The American Experiment paper laments that during the big wind buildout, Minnesota’s electricity price advantage has disappeared, from 18% to 2.5% versus the rest of the country. I will attest that their average electric cost for Minnesota is correct to about three decimal places, as I have done my own analysis of that for other reasons.
I would also add that the deregulated states have driven the average cost of electricity for the rest of the country. They have shuttered a lot of generation, but they are headed for their own crises that I will write about later.
Two things have kept a lid on energy prices during the great wind buildout: the production tax credit of 2.3 cents per kWh and plummeting natural gas prices. The production tax credit fades out over a few years for a given wind asset.
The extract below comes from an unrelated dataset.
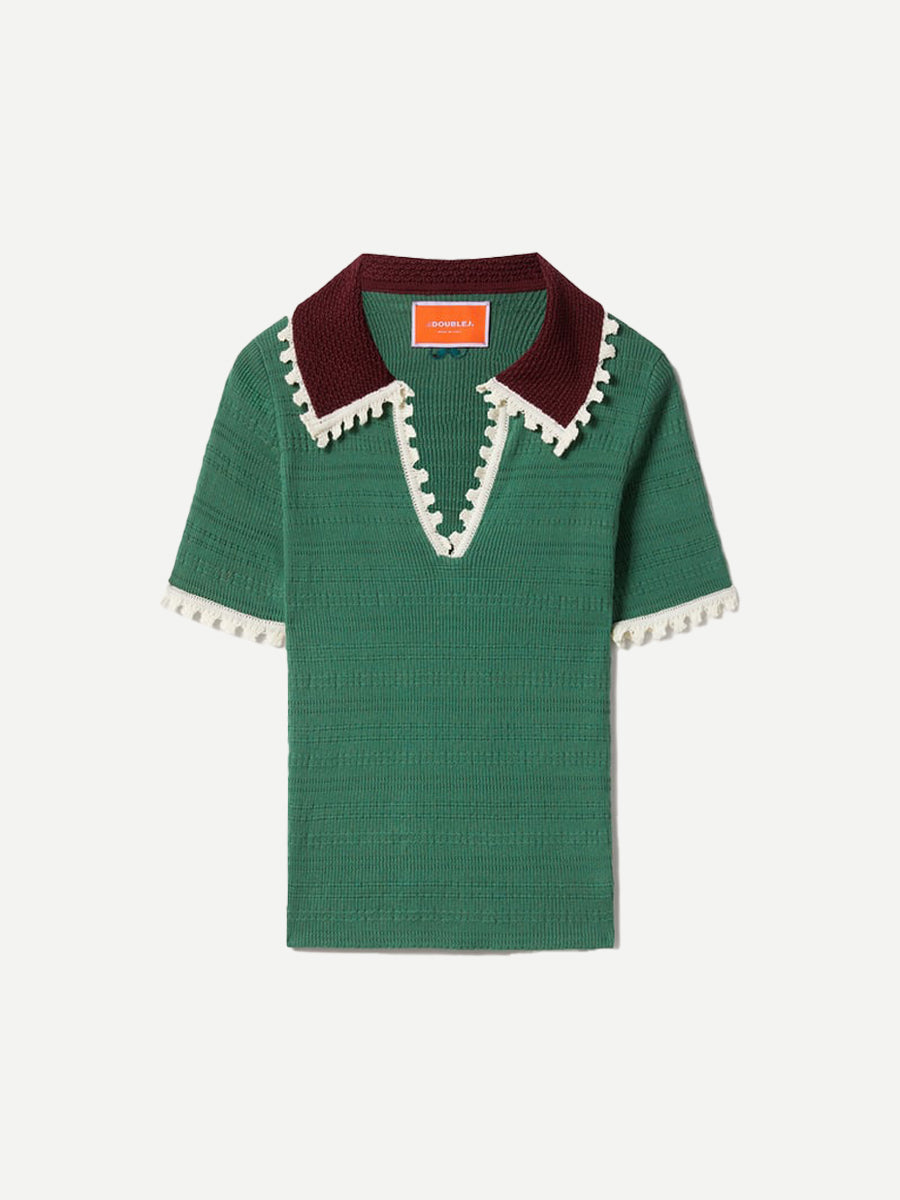 La DoubleJ Picket Polo Cashmere Top in Solid Green | Shop Adam Heath, Western Australia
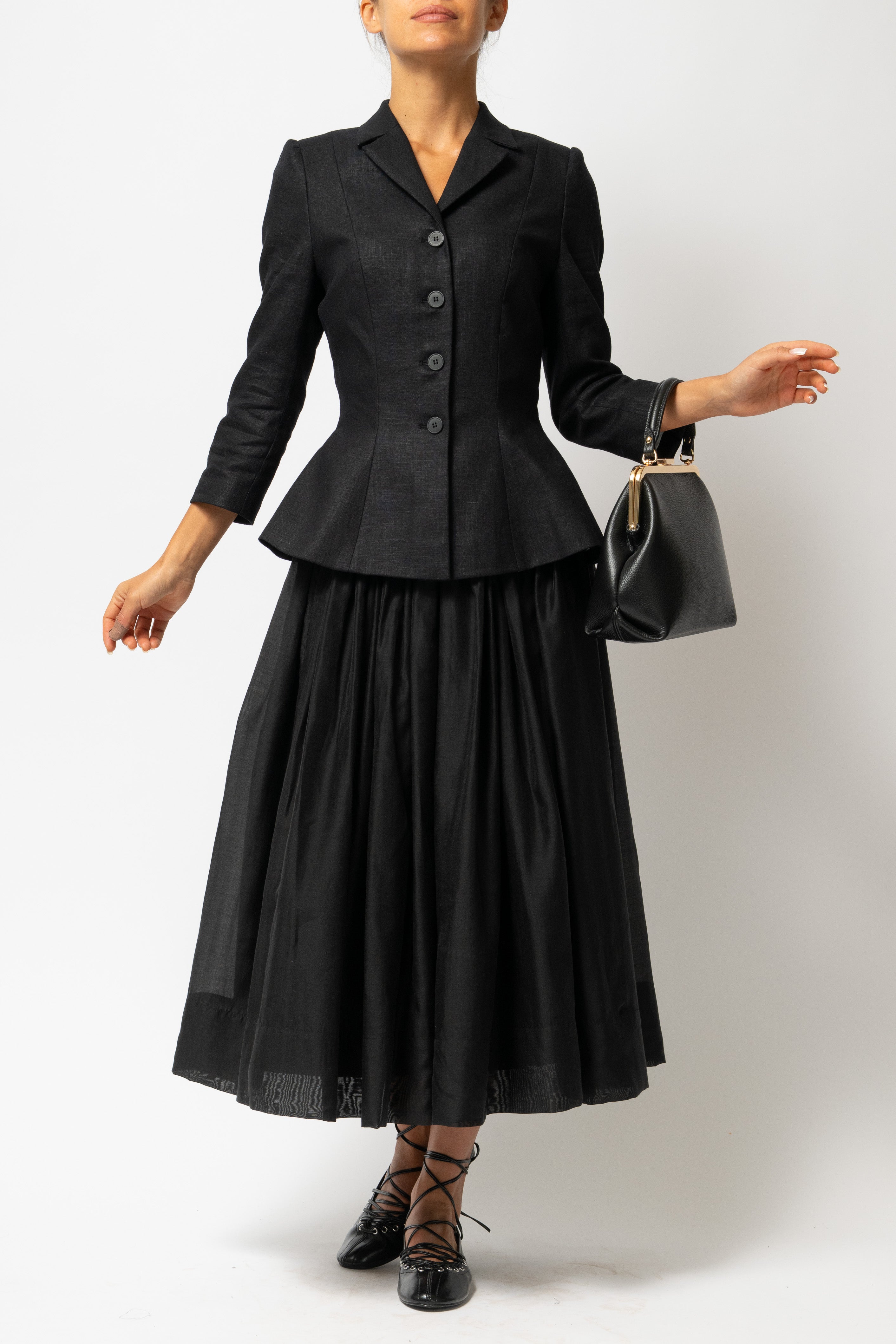 Linen Lapel Collar Blazer, Black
The American Experiment paper draws attention to what would have likely happened on a national scale under the clean power plan: that even if carbon is reduced in the power generation sector, overall emissions would not be reduced substantially. This is because, uh, I think I read something recently about this – cheap petrol prices and beer anchors.
Renewables plus Storage?
Consider what I wrote above – that for wind generation to be cost-effective, it has to produce power at a lower cost than the marginal generating cost for a coal, nuclear, or natural gas-fired resource. Adding a battery to that cost in the Midwest still does not get us there. Why? Because the wind blows least in the hottest month of the year: August. That is a big problem that is as predictable as the Winter Solstice.
What About Efficiency?
Again, efficiency gets no respect like wind, ethanol, solar panels, batteries, and electric go-karts. Too bad, because it is by far the most cost-effective means to reduce cost, reduce emissions, put people to work, and everything else. It is also predictable and controllable when mixed with demand response.